== Document extract

Architecture is tied into the Capstone project of Brian Geiger, a computer science major and regular at the Game Research Lab. Geiger created a virtual reality “tour” of the Gambord Business and Information Technology Building. Put on a pair of VR goggles and you’re walking around the interior of the Gambord Building, examining the classrooms and overall floorplan. It’s an almost surreal experience – and an ideal tool for architects and real estate developers.

Applications also go beyond the physical structure of a building itself. One of Eckhardt’s projects focuses on simulating sunlight in interior spaces. If you want to know, before building a house or building, what the lighting will look like in any particular room, put in the time-of-year and time-of-day. The sunlight for that moment and location comes through the windows of the digital interior, which is represented on the computer screen. Other applications focus on “virtual landscaping,” allowing developers to see what types of vegetation look like around the exterior.

The possibilities are numerous. The lab is still new and is supported by the Undergraduate Research and Opportunities Center (UROC), Cryteck’s VR First Initiative, Faceware Technologies, the School of Computing and Design and Pietroszek himself.

“Many people don’t realize the power of these new technologies – and how it can improve the quality of life,” Pietroszek said. “We are hoping to change that.”

====

Work task 1:
From the Game Research Lab passage, quote the text between "The possibilities are" and "and Pietroszek himself.", inclusive.
Work task 2:
List every supporter of the lab that the Game Research Lab passage names.

== Supplied information

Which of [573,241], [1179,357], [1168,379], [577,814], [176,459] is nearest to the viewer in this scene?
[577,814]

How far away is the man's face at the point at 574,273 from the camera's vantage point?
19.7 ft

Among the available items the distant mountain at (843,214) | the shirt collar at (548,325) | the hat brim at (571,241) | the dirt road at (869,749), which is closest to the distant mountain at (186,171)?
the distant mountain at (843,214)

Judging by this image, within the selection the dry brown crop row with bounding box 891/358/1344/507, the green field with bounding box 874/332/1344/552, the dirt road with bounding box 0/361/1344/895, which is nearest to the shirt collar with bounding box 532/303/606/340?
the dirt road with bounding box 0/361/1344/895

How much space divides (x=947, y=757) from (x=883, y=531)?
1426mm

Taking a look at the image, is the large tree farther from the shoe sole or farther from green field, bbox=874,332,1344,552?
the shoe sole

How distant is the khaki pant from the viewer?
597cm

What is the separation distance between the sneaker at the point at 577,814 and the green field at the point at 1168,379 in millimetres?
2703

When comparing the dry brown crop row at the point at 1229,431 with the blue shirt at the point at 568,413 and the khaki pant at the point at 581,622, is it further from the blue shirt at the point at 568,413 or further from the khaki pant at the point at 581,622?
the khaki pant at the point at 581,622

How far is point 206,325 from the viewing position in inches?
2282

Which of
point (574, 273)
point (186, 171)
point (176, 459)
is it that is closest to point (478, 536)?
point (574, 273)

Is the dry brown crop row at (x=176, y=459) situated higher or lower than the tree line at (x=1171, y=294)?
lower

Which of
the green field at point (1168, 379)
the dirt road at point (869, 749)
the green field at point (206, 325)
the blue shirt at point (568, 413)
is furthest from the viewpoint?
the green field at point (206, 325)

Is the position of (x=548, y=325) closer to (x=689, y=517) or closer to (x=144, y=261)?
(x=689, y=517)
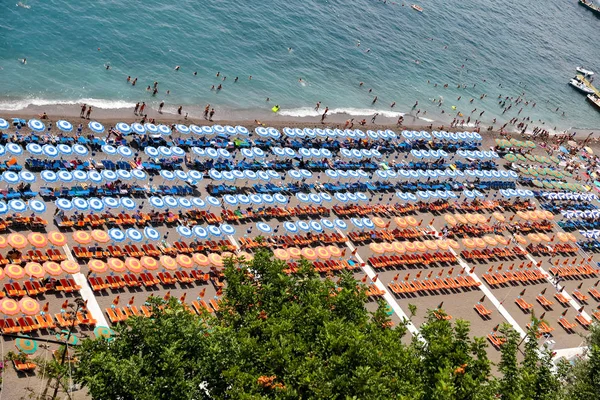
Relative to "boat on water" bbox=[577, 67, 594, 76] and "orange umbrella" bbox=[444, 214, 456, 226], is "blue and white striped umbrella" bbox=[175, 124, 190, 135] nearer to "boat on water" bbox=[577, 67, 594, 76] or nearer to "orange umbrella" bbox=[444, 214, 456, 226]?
"orange umbrella" bbox=[444, 214, 456, 226]

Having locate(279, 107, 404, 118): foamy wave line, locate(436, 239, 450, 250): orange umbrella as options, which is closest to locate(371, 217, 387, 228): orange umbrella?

====

Response box 1:
The possibilities are numerous. The lab is still new and is supported by the Undergraduate Research and Opportunities Center (UROC), Cryteck’s VR First Initiative, Faceware Technologies, the School of Computing and Design and Pietroszek himself.

Response box 2:
- The Undergraduate Research and Opportunities Center (UROC)
- Cryteck's VR First Initiative
- Faceware Technologies
- The School of Computing and Design
- Pietroszek